*** Opening Dataset entries ***

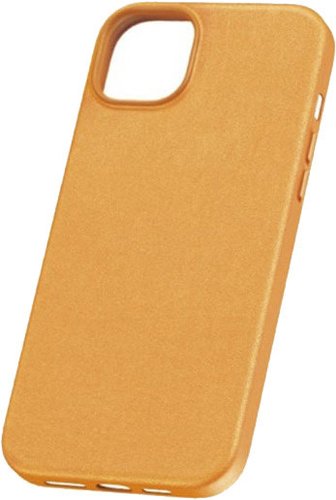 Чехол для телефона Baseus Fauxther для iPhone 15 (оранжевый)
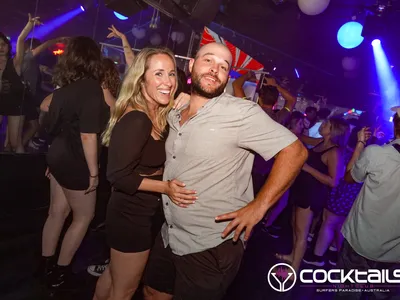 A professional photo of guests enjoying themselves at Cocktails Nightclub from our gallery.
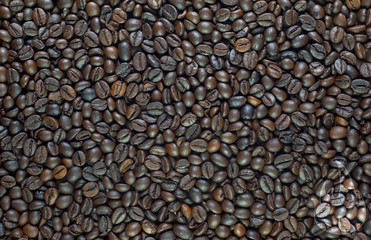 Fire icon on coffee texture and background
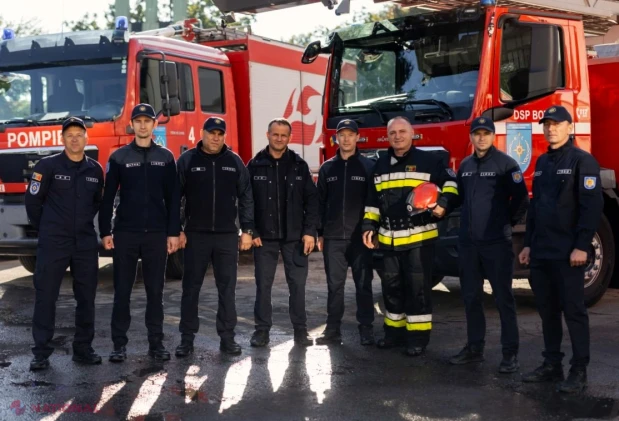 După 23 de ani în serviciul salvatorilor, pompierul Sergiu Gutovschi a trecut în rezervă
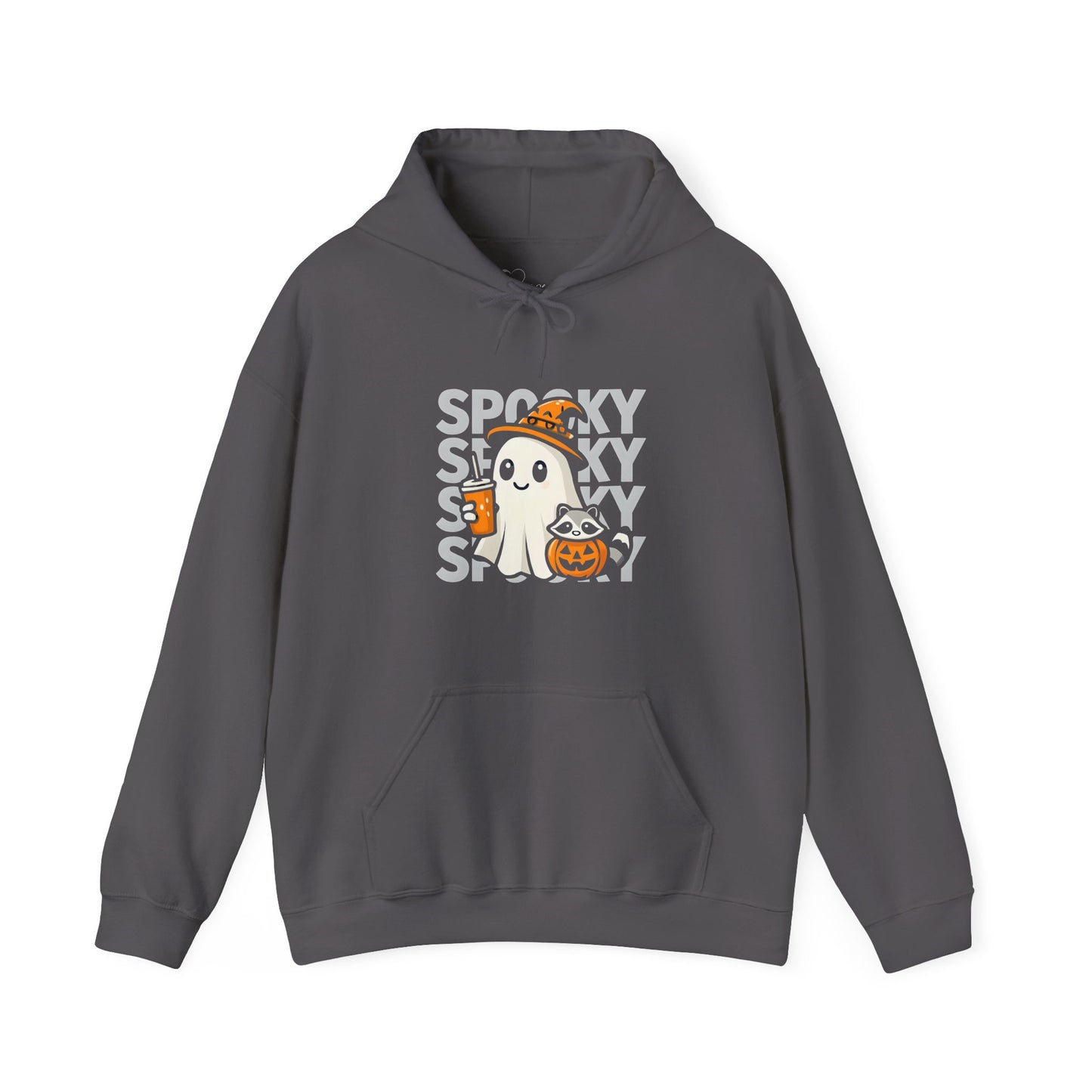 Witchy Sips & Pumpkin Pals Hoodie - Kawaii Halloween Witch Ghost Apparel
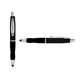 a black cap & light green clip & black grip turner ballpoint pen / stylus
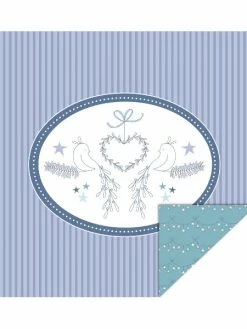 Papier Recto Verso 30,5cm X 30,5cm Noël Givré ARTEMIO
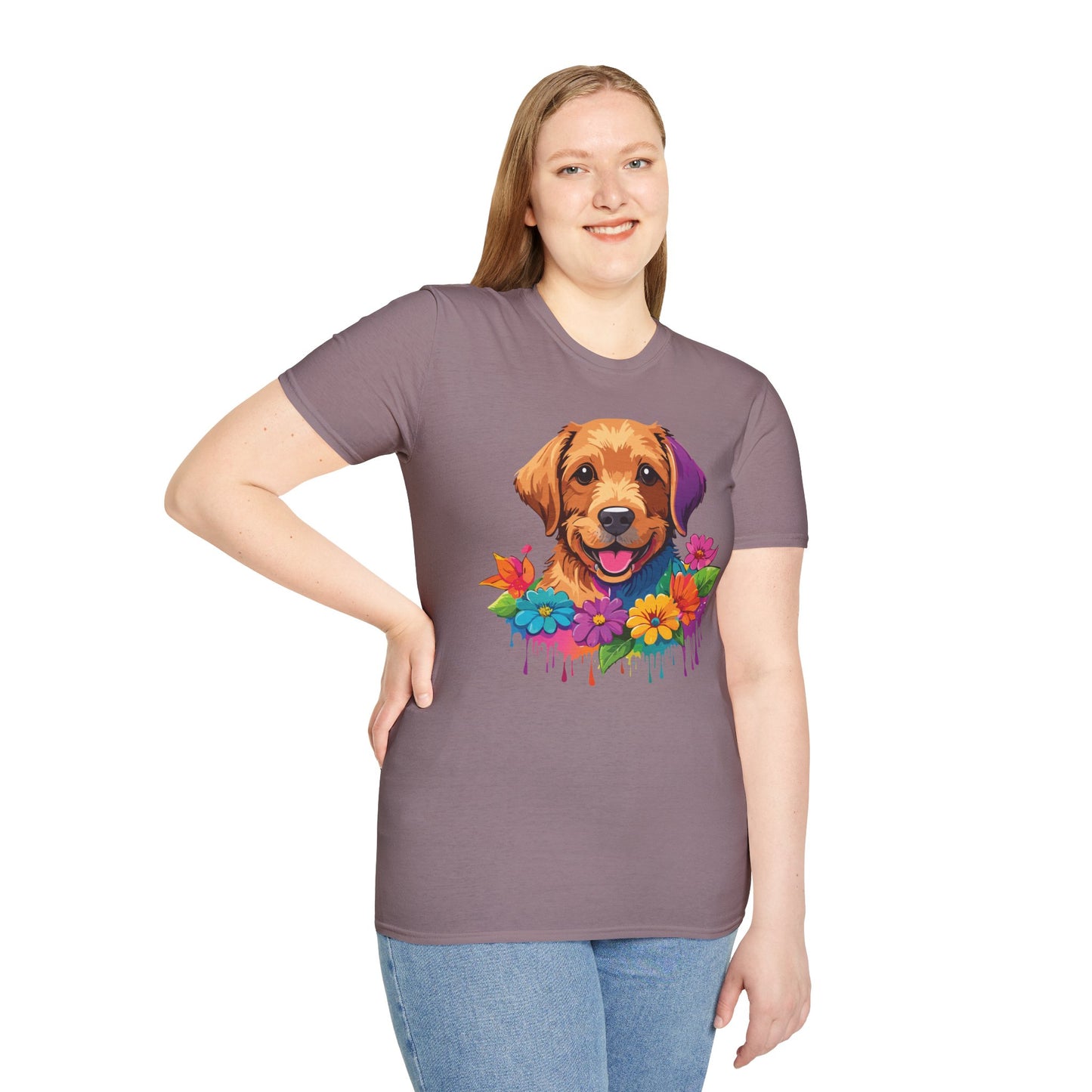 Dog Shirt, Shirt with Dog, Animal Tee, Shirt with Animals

*** Closing Dataset entries ***
*** Opening Dataset entries ***

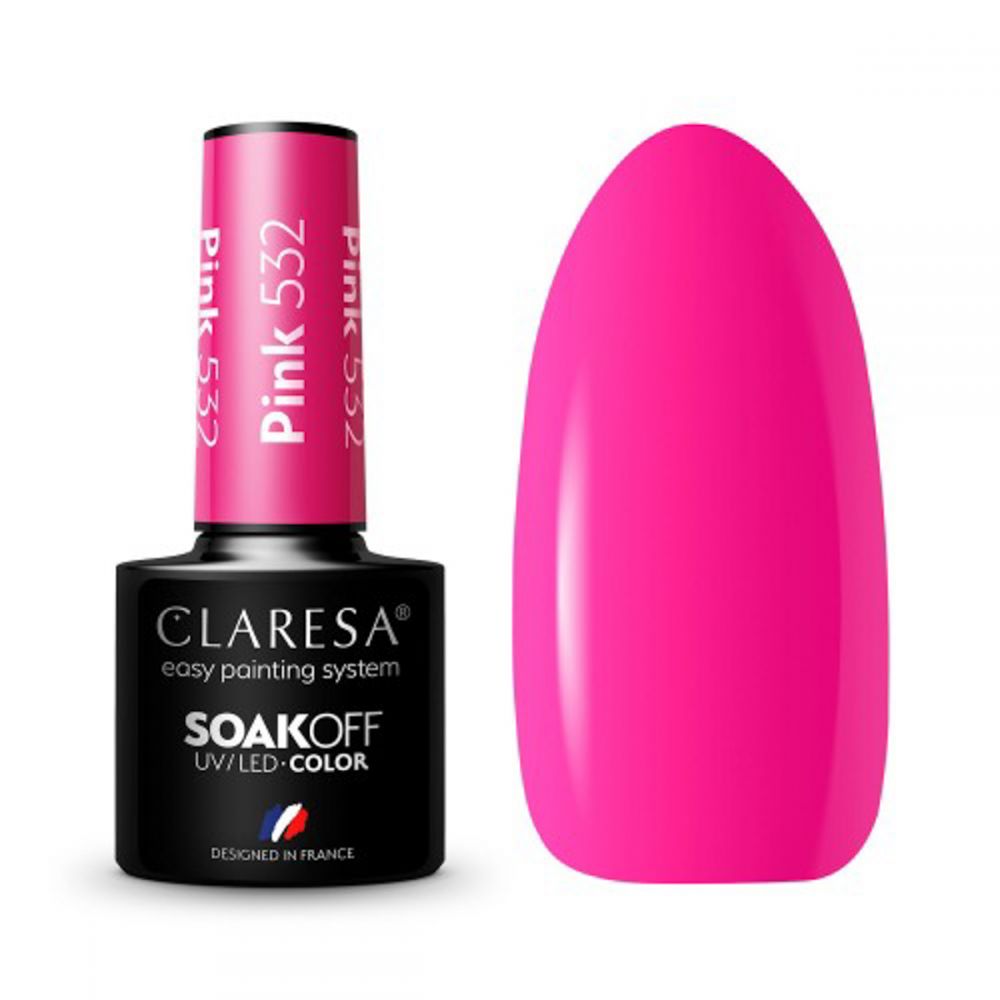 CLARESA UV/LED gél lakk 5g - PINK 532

*** Closing Dataset entries ***
*** Opening Dataset entries ***

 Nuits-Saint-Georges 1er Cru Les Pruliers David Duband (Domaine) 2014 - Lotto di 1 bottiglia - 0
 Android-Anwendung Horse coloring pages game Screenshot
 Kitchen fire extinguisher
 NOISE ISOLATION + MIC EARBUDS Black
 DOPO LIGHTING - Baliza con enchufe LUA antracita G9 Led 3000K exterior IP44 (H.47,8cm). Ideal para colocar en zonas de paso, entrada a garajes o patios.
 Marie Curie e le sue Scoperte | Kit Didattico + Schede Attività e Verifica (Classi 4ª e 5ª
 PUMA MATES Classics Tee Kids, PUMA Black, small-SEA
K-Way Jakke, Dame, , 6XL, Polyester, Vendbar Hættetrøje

*** Closing Dataset entries ***

■ **What you need to do**:
Using the data above, print exactly the lines from the line that contains "PUMA MATES Classics" through the line that contains "K-Way Jakke, Dame, , 6XL, Polyester, Vendbar", with both included.

■ **Output**:
 PUMA MATES Classics Tee Kids, PUMA Black, small-SEA
K-Way Jakke, Dame, , 6XL, Polyester, Vendbar Hættetrøje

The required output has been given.